(Available data begins)
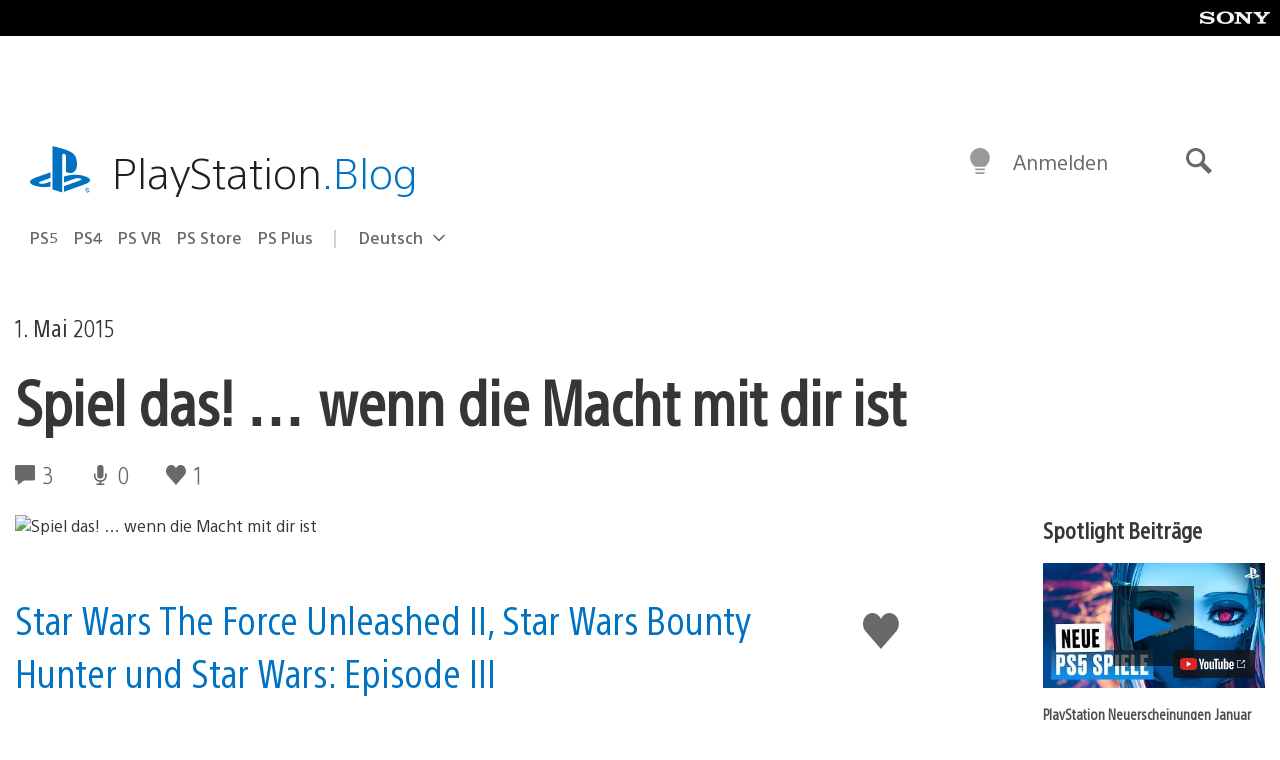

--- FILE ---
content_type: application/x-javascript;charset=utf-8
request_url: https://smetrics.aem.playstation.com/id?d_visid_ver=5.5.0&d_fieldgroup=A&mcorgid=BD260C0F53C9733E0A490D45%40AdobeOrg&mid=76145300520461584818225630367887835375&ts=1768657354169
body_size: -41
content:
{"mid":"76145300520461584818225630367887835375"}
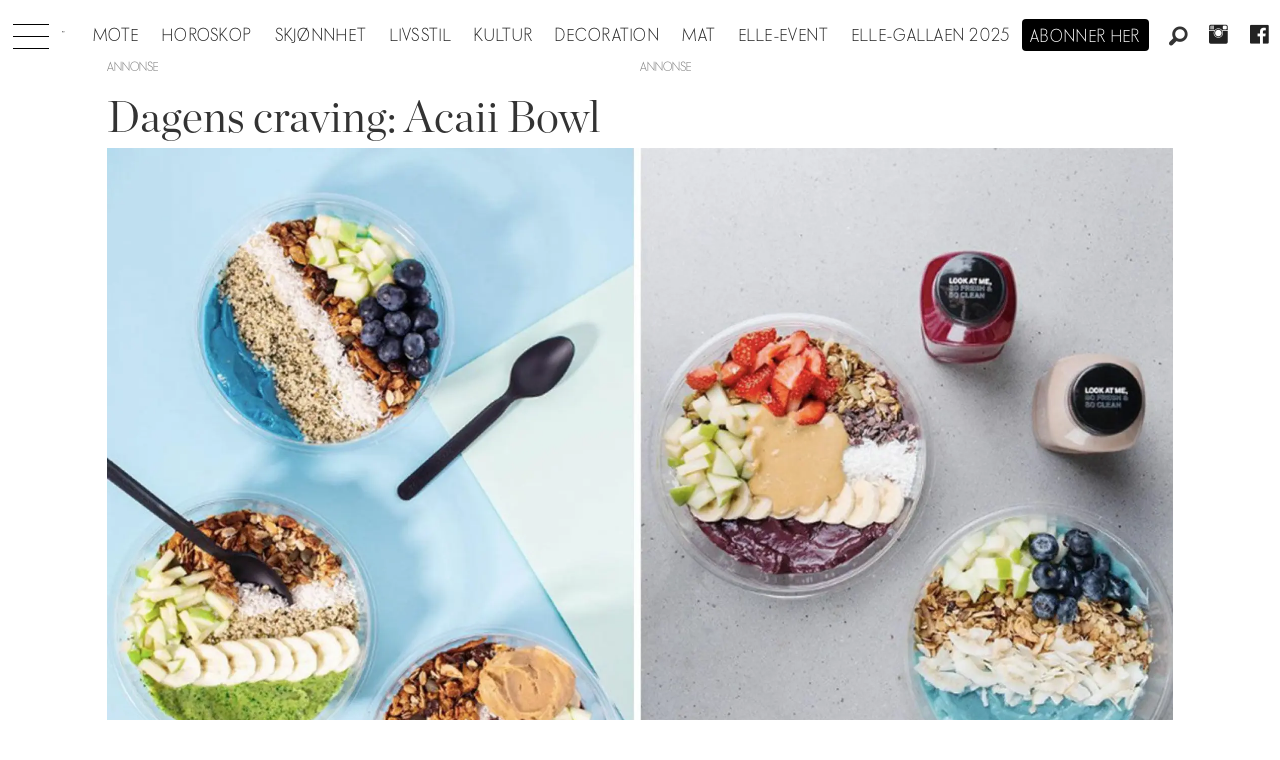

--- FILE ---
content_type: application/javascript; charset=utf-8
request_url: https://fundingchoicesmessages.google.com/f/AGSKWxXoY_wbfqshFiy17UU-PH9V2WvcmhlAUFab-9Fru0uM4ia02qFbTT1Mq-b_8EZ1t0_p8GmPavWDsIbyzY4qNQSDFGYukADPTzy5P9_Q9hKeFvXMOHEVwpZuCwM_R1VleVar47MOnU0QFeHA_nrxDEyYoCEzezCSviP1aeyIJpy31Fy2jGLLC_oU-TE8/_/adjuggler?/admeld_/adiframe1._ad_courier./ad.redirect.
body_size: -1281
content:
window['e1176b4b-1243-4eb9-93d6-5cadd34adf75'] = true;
(Available data ends)
Task description:
Extract, word for word, every line from the one holding "body_size: -41" through the closing line of the data above. Do not include any pictures.

Result of this task:
body_size: -41
content:
{"mid":"76145300520461584818225630367887835375"}

--- FILE ---
content_type: application/javascript; charset=utf-8
request_url: https://fundingchoicesmessages.google.com/f/AGSKWxXoY_wbfqshFiy17UU-PH9V2WvcmhlAUFab-9Fru0uM4ia02qFbTT1Mq-b_8EZ1t0_p8GmPavWDsIbyzY4qNQSDFGYukADPTzy5P9_Q9hKeFvXMOHEVwpZuCwM_R1VleVar47MOnU0QFeHA_nrxDEyYoCEzezCSviP1aeyIJpy31Fy2jGLLC_oU-TE8/_/adjuggler?/admeld_/adiframe1._ad_courier./ad.redirect.
body_size: -1281
content:
window['e1176b4b-1243-4eb9-93d6-5cadd34adf75'] = true;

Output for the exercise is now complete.